The products you ship are only as good as their handling and packaging. That's an old truism, but shippers who forget it will suffer for it—like those who jump into e-commerce fulfillment without rethinking their packaging operations.
Judging from Commerce Dept. numbers, there are bound to be plenty of those shippers. Total e-commerce sales for 2011 were estimated at $194.3 billion, an increase of 16.1 percent from 2010. Those sales accounted for 4.6 percent of total retail sales. At that growth rate, it will be hard for even the most stubborn hold-outs to avoid jumping into e-commerce.
If you're a small company in that situation, you may have already started investing in technologies like a warehouse management system that enables rapid picking of small orders. But Ian Hobkirk says that's not good enough. Ian is CEO of Commonwealth Supply Chain Advisors and he says the efficiencies afforded by such a WMS don't carry over into the packaging and shipping areas.
I spoke with Ian the other day about an e-commerce whitepaper he's working on and one of the points he makes in it is that smaller companies may need to focus on process changes and automation in their packing areas to reduce labor costs and increase throughput.
Even larger companies that have made a huge investment in conveyors, sorters and automated storage systems may face challenges if these systems are geared toward processing huge batches of orders.
“When a small number of high-priority orders need to ship out quickly,” he says, “it can be very hard to insert these into the workflow before the batch is complete. As a result, these companies are forced to have artificially early cutoff times and service levels suffer.”
In this case he recommends improved wave management technology that will enable faster processing of higher-priority orders.
If you're a supplier to retailers and still trying to avoiding e-commerce, you may not be able to hold-out for long. Hobkirk says more and more retailers are asking their suppliers to fulfill these orders for them—which may be difficult if those suppliers are more geared to pallet-size shipments.

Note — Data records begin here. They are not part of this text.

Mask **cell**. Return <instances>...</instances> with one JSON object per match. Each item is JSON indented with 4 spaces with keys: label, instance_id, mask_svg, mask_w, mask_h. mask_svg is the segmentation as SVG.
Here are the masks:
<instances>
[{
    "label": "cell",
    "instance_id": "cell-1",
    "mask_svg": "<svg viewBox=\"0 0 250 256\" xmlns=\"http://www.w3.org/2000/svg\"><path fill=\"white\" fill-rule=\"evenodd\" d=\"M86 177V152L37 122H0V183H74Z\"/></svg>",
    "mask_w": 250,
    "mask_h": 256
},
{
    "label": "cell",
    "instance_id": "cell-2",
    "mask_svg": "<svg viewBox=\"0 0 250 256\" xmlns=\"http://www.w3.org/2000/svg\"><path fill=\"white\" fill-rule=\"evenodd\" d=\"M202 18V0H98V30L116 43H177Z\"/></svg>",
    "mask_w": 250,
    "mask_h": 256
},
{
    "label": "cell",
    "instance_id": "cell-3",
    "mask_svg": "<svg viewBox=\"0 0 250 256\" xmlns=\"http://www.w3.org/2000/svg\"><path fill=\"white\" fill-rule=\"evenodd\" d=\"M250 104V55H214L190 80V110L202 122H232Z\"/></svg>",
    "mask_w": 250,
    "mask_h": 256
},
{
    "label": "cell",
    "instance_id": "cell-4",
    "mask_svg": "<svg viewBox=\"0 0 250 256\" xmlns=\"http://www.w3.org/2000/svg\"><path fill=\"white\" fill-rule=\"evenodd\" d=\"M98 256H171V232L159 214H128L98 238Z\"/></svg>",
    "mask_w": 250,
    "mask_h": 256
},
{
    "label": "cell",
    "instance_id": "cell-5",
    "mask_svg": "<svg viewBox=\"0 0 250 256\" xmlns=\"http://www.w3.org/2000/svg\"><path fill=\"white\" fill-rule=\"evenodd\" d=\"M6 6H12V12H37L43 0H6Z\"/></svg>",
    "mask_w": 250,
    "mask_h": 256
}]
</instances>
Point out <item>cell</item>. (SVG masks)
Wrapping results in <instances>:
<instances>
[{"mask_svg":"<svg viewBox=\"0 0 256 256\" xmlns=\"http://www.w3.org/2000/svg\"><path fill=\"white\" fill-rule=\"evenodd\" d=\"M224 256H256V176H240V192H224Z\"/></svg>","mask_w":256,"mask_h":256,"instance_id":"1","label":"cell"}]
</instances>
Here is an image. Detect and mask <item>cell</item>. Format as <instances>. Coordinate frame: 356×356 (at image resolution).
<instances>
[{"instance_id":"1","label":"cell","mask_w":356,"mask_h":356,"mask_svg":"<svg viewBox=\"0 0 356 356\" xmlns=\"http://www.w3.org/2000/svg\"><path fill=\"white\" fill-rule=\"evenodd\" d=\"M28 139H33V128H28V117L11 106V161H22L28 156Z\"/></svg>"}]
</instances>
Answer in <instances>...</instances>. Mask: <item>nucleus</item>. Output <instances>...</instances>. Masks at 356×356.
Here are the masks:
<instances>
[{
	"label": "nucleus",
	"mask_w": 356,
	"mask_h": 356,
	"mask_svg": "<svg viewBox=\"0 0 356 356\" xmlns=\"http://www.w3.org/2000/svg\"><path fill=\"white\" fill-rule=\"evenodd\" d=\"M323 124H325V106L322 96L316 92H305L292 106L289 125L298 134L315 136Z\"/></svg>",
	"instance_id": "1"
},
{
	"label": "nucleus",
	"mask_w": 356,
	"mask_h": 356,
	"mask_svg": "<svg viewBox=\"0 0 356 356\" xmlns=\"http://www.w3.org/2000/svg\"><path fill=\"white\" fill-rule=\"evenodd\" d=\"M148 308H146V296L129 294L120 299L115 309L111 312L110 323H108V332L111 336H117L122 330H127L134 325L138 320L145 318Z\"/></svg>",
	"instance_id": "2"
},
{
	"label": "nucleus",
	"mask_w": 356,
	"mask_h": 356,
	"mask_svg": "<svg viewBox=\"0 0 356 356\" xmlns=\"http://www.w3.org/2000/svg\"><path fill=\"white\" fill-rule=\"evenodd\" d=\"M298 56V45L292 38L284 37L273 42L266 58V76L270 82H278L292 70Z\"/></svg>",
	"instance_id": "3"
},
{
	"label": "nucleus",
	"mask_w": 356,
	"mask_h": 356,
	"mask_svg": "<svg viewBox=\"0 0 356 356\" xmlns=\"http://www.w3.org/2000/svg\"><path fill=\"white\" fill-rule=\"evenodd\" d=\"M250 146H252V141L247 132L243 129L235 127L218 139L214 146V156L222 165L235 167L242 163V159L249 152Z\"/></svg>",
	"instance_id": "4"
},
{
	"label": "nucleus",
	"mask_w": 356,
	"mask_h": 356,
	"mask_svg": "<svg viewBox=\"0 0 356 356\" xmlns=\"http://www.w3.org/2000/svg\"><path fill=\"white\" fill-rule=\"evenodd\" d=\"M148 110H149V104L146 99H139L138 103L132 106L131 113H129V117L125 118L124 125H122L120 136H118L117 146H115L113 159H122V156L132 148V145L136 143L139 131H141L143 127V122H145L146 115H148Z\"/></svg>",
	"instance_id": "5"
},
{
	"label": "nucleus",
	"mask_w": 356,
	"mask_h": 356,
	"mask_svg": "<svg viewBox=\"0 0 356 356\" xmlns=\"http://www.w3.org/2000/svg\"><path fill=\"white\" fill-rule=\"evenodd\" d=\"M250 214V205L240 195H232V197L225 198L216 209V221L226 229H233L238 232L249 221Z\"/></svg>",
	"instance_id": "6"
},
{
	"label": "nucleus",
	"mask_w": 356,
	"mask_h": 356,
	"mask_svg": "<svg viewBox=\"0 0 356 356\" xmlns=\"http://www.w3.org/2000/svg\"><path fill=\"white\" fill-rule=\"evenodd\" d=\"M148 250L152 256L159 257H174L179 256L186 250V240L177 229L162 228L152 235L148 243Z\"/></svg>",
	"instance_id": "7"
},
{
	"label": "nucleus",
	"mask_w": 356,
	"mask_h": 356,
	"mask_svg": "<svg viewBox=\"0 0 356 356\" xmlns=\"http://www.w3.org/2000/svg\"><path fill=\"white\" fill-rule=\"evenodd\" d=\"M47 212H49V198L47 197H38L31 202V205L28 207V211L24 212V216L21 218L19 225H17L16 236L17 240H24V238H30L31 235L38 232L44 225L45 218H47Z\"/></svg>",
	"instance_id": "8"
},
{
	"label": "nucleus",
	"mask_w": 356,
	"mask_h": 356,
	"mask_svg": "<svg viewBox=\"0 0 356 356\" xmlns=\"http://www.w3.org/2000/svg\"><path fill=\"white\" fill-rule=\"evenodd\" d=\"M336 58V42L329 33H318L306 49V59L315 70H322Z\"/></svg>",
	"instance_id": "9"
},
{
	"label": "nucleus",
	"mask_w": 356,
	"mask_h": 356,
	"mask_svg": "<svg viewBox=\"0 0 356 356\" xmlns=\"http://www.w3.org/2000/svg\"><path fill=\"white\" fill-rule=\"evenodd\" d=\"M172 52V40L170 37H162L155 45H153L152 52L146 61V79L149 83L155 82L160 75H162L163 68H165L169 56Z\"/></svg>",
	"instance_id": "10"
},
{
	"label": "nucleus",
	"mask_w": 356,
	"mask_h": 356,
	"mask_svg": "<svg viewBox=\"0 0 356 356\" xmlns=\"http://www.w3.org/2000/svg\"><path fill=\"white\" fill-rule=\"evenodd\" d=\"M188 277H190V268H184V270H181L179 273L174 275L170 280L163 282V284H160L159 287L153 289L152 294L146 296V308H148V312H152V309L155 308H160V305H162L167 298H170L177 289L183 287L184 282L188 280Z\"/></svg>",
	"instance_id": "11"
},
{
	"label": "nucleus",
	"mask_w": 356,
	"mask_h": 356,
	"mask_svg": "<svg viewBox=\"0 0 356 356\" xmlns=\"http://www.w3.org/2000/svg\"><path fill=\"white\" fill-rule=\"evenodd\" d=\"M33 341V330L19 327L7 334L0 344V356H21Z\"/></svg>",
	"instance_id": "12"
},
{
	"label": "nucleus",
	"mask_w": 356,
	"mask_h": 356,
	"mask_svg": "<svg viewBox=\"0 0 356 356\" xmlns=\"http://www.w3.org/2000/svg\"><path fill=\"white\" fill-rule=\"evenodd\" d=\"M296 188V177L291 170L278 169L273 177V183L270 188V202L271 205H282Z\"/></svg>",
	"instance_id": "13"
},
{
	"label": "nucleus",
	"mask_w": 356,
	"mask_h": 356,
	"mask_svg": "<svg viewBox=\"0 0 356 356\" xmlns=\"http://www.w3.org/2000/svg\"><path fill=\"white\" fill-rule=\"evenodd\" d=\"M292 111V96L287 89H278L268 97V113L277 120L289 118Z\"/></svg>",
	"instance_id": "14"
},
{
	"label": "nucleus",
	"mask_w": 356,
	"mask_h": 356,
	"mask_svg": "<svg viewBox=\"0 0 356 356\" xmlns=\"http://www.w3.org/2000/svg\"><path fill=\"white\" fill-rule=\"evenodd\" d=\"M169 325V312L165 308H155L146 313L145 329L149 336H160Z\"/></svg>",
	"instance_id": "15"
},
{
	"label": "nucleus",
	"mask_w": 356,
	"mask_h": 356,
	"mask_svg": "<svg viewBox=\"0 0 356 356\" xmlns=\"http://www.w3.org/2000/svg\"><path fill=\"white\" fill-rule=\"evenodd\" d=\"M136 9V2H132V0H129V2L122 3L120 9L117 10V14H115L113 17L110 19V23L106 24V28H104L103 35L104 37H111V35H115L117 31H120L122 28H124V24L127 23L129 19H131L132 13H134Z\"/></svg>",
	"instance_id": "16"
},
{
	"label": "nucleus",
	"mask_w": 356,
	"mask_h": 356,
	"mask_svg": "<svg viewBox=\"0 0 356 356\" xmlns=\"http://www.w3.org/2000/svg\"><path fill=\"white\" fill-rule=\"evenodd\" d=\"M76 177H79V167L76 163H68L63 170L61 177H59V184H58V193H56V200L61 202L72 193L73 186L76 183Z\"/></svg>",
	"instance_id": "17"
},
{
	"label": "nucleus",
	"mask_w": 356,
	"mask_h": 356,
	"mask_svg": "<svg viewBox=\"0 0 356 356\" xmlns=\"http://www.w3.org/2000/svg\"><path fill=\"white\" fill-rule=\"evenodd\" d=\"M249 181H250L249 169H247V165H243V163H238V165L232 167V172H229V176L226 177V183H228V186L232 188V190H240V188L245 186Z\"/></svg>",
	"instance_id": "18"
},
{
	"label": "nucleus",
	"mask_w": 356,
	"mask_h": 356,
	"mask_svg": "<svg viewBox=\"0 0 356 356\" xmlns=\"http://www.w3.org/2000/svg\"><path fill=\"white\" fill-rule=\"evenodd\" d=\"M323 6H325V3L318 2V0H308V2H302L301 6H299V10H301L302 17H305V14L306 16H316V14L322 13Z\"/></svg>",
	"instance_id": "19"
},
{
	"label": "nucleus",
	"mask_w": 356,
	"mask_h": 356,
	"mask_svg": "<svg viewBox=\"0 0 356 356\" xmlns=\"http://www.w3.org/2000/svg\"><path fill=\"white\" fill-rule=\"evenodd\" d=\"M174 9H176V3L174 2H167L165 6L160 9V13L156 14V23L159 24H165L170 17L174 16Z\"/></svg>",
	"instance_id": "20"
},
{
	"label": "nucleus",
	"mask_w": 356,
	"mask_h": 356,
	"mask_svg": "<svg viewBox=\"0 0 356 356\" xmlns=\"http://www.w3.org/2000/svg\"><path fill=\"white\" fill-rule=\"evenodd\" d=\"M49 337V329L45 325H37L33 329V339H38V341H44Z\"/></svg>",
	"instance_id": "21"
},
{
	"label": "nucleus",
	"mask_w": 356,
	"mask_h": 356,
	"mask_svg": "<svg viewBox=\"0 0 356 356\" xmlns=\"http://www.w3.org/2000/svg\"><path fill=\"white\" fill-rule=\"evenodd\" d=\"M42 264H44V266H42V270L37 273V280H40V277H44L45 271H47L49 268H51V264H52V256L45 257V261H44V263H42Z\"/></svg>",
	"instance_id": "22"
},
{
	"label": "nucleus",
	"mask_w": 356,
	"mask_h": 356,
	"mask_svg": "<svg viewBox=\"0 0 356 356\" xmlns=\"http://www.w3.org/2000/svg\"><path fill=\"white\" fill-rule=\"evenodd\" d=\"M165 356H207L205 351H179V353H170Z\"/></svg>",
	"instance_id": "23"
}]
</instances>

Retailers are making other demands too—like aisle- and shelf-ready shipments. This again requires the ability to handle eaches. You may be used to picking 30 items into a tote and shipping it to a store for them to sort out, but the next level of service is picking five or six items destined for a specific aisle in a store. If you ship to several stores that means several store configurations. Your storage strategy may have to change from family groupings to SKU affinities. So if coffee is one of the retailer's hot sellers you'll have to strategize on slotting the affinities like sugar and stir sticks somewhere nearby to optimize labor.
This doesn't have to require a complete revamp of your material handling systems, according to Chris Arnold, vice president of operations and solutions development for Intelligrated. He told me it's possible to leverage existing technologies for this brave new world.
“You might have a break pack module flanked by gravity conveyor where you can set your totes down and begin picking,” he told me. “The new technology might be a simple addition of a pick to light that allows the batching of four orders at one time, picking them simultaneously as you make your path through your current layout.”
Another way to leverage an older idea and bring it forward is to use pick and pass. “With aisle-ready I can use zone routing to take the tote that starts in my zone for a couple picks and if I batched a couple totes together where I'm picking four or five of those, utilize the conveyor to go downstream and divert each of those totes to the appropriate zone for the next picks. That way I've created aisle-ready with a very simple proven technology and I'm leveraging pick-to-light, picking more than one order at a time. We're just taking stuff we know works and expanding on the capabilities it has by adding a few functionalities.”
Sounds akin to teaching an old dog new tricks. Appropriate analogy for shippers whose customers are asking them to jump through hoops.